> AVAILABLE DATA:

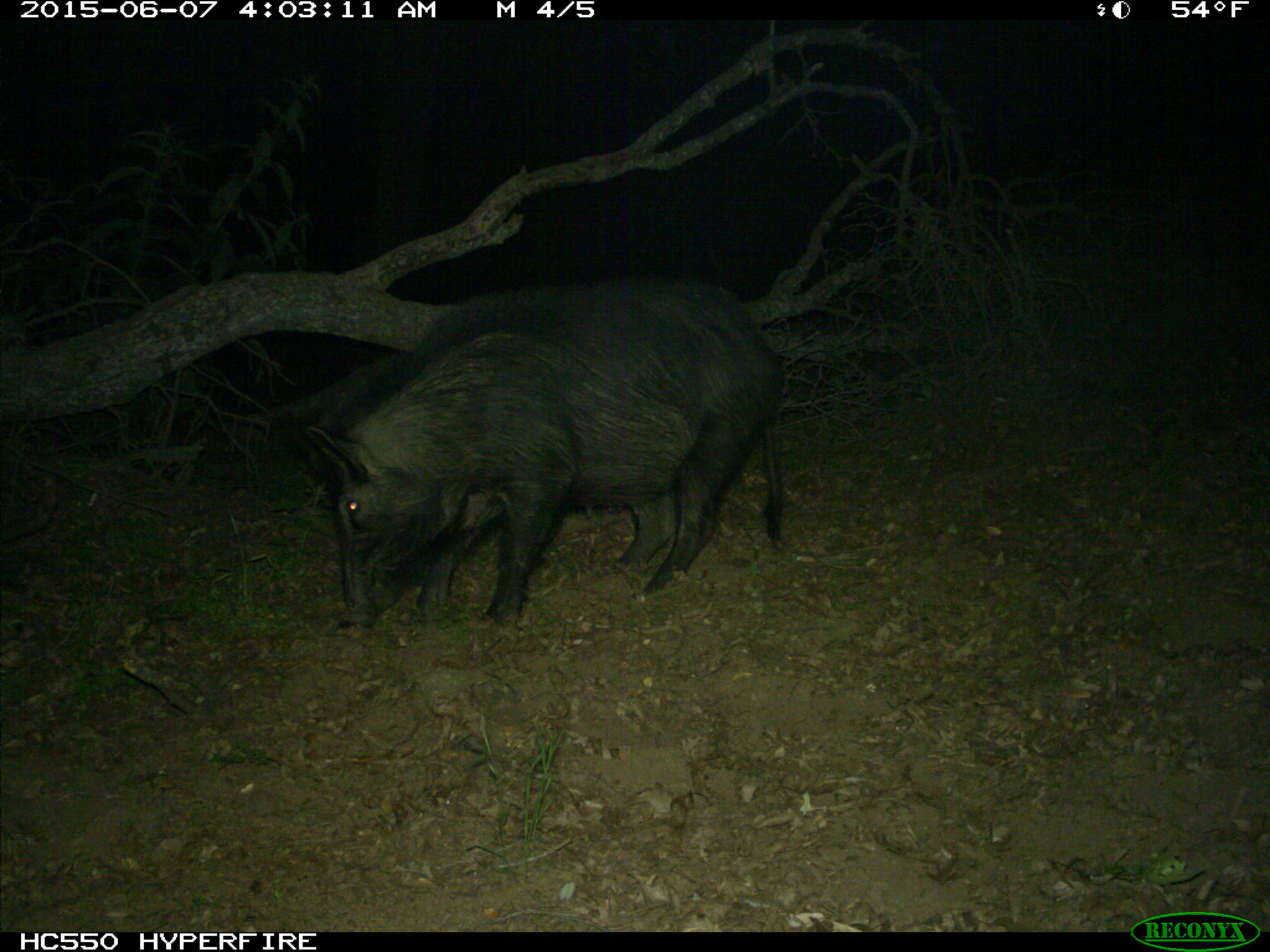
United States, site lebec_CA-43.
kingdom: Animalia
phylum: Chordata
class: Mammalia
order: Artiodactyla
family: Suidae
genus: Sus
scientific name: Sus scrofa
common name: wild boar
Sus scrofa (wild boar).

> ACTIVITY: I need exact copies of the lines from the one holding "phylum: Chordata" through the end of the records above, and nothing beyond them.

> SOLUTION BELOW:
phylum: Chordata
class: Mammalia
order: Artiodactyla
family: Suidae
genus: Sus
scientific name: Sus scrofa
common name: wild boar
Sus scrofa (wild boar).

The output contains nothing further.